TEXTO EXTRAÍDO =
+-------+
BREVES E MELGAÇO, PA (FOLHAPRESS) – A fome ronda casas de madeira suspensas em uma área de várzea, em um igarapé na periferia e na beira de rios profundos que compõem a paisagem do lado ocidental do arquipélago do Marajó.
A cultura do açaí, a pesca do camarão e o Bolsa Família se mostram insuficientes em residências com famílias numerosas; a insegurança alimentar vira rotina para muitas delas. Mais um passo, e a fome se instala na dispensa de casa.
Os filhos de Francidalva Mendes Santos, 37, abriam a portinha de madeira da dispensa simples de casa várias vezes no dia, um sábado chuvoso no rio Mujirum, que está na rota de Melgaço (PA). Acharam apenas farinha e margarina.
“Hoje eles só comeram isso, farinha”, disse Dalva, como é conhecida. “Quando é assim, eu apanho e amoleço umas frutinhas de miriti que caem no fundo.”
+-------+
TAREFA PROPOSTA A = Transcreva, do texto sobre a fome no Marajó, o trecho que vai de "Os filhos de" a "farinha e margarina.".

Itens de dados
+-------+
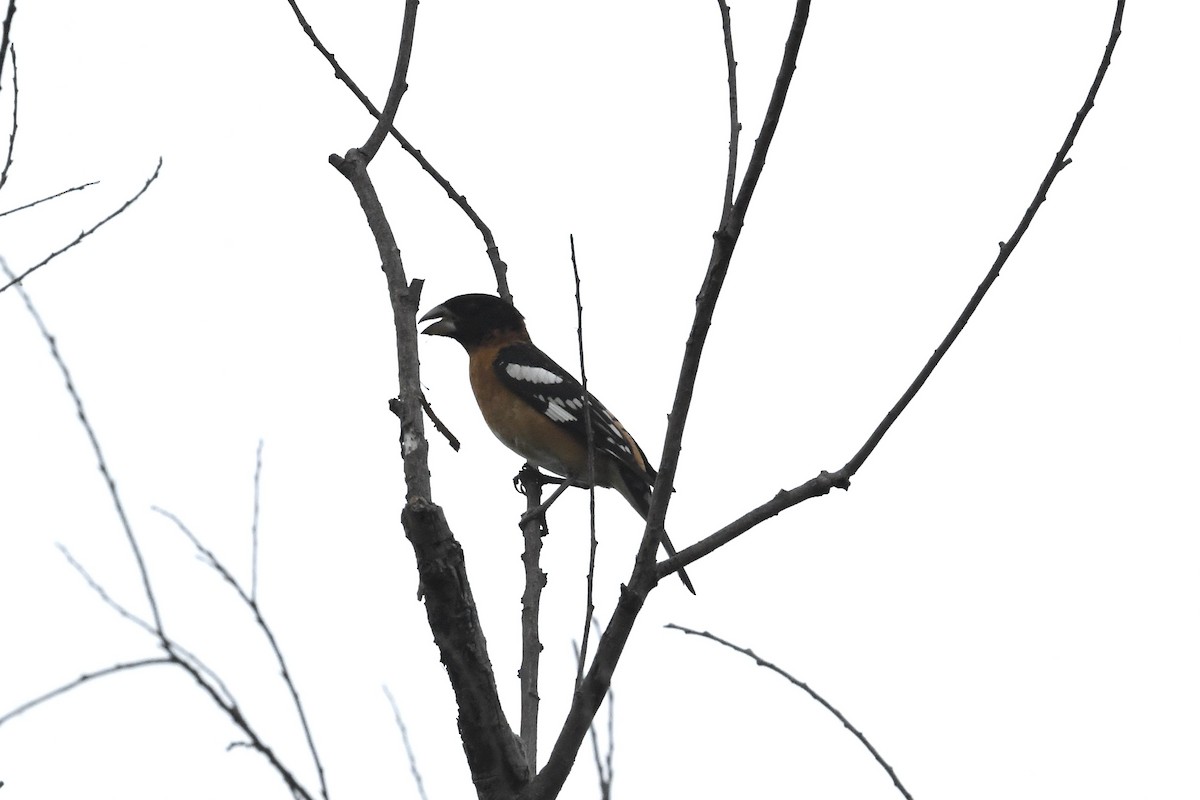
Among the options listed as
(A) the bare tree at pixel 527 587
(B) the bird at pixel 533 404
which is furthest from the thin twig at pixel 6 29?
(B) the bird at pixel 533 404

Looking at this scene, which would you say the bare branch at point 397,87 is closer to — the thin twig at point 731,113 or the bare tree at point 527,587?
the bare tree at point 527,587

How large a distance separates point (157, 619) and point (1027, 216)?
2.35 metres

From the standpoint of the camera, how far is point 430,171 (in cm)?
532

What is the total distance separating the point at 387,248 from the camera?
14.5ft

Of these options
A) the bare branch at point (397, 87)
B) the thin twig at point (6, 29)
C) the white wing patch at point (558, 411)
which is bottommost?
the thin twig at point (6, 29)

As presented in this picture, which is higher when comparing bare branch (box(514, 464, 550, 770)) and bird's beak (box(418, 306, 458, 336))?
bird's beak (box(418, 306, 458, 336))

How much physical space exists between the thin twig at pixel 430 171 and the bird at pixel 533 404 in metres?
1.16

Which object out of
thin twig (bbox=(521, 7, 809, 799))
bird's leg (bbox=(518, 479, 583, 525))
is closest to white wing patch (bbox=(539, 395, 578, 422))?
bird's leg (bbox=(518, 479, 583, 525))

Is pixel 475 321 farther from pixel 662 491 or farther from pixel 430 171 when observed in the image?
pixel 662 491

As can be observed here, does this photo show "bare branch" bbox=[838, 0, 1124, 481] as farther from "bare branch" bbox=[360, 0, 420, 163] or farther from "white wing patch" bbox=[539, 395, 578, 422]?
"white wing patch" bbox=[539, 395, 578, 422]

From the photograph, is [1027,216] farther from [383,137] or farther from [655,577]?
[383,137]

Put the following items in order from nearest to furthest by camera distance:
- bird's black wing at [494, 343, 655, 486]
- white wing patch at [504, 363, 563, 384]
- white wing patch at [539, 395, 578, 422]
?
bird's black wing at [494, 343, 655, 486]
white wing patch at [539, 395, 578, 422]
white wing patch at [504, 363, 563, 384]

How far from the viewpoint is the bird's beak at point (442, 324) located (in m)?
8.76

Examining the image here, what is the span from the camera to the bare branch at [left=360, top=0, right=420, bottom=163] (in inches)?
179
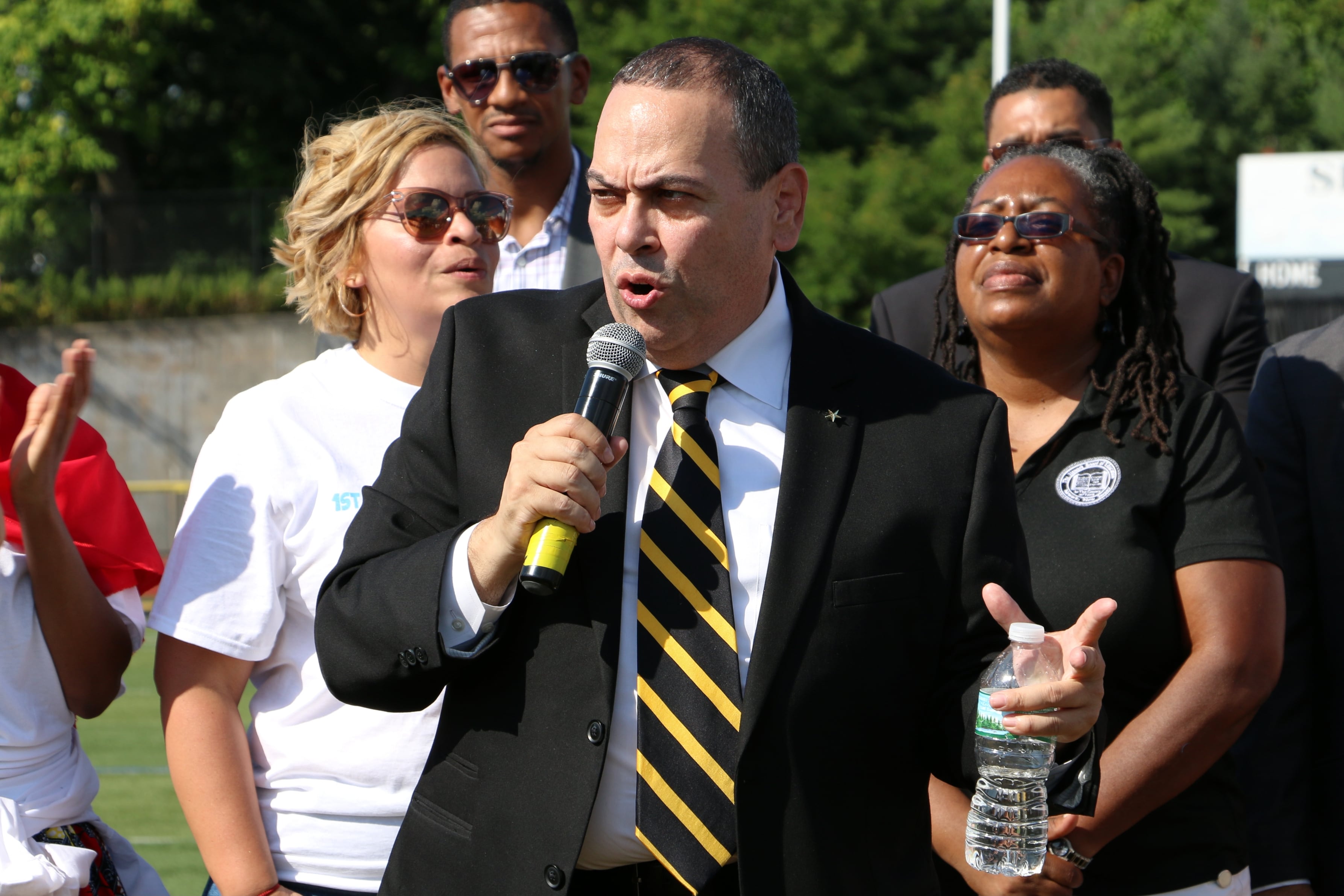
+-------+
TAREFA PROPOSTA B = Extraia das linhas acima todas aquelas em que aparece a palavra "observed".

RESPOSTA DO EXERCÍCIO A =
Os filhos de Francidalva Mendes Santos, 37, abriam a portinha de madeira da dispensa simples de casa várias vezes no dia, um sábado chuvoso no rio Mujirum, que está na rota de Melgaço (PA). Acharam apenas farinha e margarina.

RESPOSTA DO EXERCÍCIO B =
Is pixel 475 321 farther from pixel 662 491 or farther from pixel 430 171 when observed in the image?
As can be observed here, does this photo show "bare branch" bbox=[838, 0, 1124, 481] as farther from "bare branch" bbox=[360, 0, 420, 163] or farther from "white wing patch" bbox=[539, 395, 578, 422]?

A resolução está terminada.